Orthorexia and Anorexia – Comparison and Correlation, Part III

Woman with anorexia

The first two parts of this series have shown that the behavioral foundations and consequences of Orthorexia Nervosa (ON) and Anorexia Nervosa (AN) make them formidable disorders to treat.

Part III of this series moves past this gloom to focus on what interventions and treatments are most effective in overcoming these disorders.


Only AN is officially recognized as an ED in the Diagnostic and Statistical Manual of Mental Disorder (DSM). In fact, it was the first eating disorder to be added [1].

As for ON, the mental health field is still debating whether it “should be considered a disorder, a behavioral addiction, or an extreme dietary habit [2].

Despite this, a recent survey has shown that the majority of ED professionals see ON as a genuine syndrome in need of further research and awareness [3].


A form of psychotherapy known as Cognitive Behavioral Therapy (CBT) has proven to be effective in treating all kinds of eating disorders. This therapy is based on the idea that one’s thoughts dictate their behaviors.

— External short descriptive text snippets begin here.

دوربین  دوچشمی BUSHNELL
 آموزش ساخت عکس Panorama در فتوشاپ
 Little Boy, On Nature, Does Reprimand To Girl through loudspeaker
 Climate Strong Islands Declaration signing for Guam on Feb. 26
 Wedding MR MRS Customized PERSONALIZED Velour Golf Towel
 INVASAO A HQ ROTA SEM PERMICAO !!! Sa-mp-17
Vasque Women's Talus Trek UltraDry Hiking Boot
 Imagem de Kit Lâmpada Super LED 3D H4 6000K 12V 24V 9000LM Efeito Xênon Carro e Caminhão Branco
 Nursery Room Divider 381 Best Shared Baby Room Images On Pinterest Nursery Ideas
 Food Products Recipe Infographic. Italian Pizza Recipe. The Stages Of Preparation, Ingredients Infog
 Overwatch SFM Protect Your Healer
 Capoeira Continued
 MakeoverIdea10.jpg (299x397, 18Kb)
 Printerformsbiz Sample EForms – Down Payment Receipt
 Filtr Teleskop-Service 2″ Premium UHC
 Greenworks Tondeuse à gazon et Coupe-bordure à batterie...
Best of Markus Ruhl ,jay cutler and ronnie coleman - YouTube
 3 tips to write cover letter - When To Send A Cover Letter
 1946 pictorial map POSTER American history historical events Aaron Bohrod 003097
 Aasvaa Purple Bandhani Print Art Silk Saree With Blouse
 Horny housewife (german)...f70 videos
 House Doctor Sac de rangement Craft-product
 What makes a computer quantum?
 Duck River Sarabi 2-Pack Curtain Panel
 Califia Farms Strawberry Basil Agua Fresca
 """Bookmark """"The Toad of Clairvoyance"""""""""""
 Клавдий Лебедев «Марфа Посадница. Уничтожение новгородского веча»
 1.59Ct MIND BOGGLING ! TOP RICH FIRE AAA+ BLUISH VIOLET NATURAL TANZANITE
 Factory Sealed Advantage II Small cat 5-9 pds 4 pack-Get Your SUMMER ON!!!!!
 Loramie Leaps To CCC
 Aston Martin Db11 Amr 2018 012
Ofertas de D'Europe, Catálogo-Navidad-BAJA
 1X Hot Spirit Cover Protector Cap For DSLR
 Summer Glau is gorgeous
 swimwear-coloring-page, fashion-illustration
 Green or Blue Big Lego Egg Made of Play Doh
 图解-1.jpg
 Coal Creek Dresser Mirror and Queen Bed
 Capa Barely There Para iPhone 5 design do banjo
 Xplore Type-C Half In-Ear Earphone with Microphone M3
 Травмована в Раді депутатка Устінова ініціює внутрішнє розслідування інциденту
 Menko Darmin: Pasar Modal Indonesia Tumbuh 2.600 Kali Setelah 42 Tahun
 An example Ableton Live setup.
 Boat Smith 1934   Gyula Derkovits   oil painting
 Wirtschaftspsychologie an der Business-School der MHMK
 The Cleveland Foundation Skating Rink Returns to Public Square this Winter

In treatment, CBT is used to pinpoint those thoughts that maintain the eating disorder pathology and to process and alter these thought-processes, therefore changing the resulting behaviors.

A study that used an enhanced form of CBT, CBT-E, to treat outpatients with AN found that it can be used to treat approximately 60% of these individuals and that, of this 60%, 60% showed a positive outcome [4].

CBT has also shown positive results with ON, likely because it has such success when treating individuals with OCD.

Clinicians must consider the distinctions of the disorder even when using the same treatment method. Individuals with AN are predominantly motivated by a fear of weight gain whereas those with ON are motivated by a desire to be healthy, pure, and natural.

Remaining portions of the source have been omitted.